Pagi kelam. Semat pendek menghitung angka satu. Jarum panjang membilang tiga puluh. Bayangan pohon kembar di tengah lapangan Turangi meremang disinari bintang tanpa bulan.
Di bawahnya, sesosok serba hitam khusyuk bersemadi. Matanya terpejam. Konsentrasi. Ia sedang membangun komunikasi dengan makhluk-makhluk takkasat mata.
Mbah Suro mendapat laporan dari warga perumahan karyawan perkebunan kelapa sawit, bahwa pada setiap malam pintu-pintu dan jendela-jendela rumah mereka diketuk-ketuk. Setiap malam.
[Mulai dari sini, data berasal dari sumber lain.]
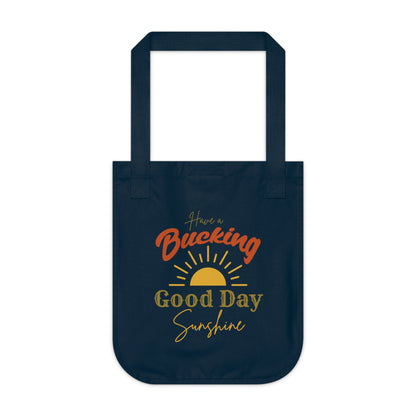 Have a Bucking Good Day, Sunshine - Organic Canvas Tote Bag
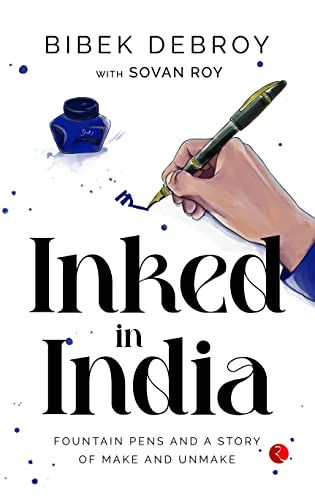 INKED IN INDIA Fountain Pens and a Story of Make and Unmake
Selama berhari-hari.
Ditengok, tiada satupun anasir yang tampak, selain bayangan pohon kembar bergerak-gerak.
Mereka serentak menyatakan, “ada hantu pengganggu! Kita harus menghubungi Mbah Suro.”
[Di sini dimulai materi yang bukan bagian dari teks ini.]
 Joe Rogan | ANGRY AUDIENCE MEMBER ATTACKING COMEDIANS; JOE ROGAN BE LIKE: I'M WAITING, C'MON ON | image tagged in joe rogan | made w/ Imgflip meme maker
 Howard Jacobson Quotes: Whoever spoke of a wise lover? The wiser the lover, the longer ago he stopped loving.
Sebagian warga menemui orang pintar yang pernah mengusir hantu bule, jelmaan pemudi Belanda yang bunuh diri di telaga. Setelah melakukan ritual, Mbah Suro mengusir hantu itu. Serupa sinar kebiruan melesat dari mess perkebunan, lalu terbang ke langit.
“Ia bermukim di pohon kembar,” ujar pria paruh baya tersebut sambil memejamkan mata.
“Ya, ya benar. Ia juga mengetuk-ngetuk pintu dan jendela rumah,” sahut perwakilan warga.
Tidak ada syarat khusus, tetapi pria lajang itu minta agar ritual pengusiran dilakukan setelah tengah malam di bawah pohon kembar.
Mata Mbah Suro terpejam. Berkonsentrasi penuh agar mampu berkomunikasi dengan penunggu pohon kembar. Mulutnya komat-kamit. Para tokoh warga menunggu dengan mimik tegang.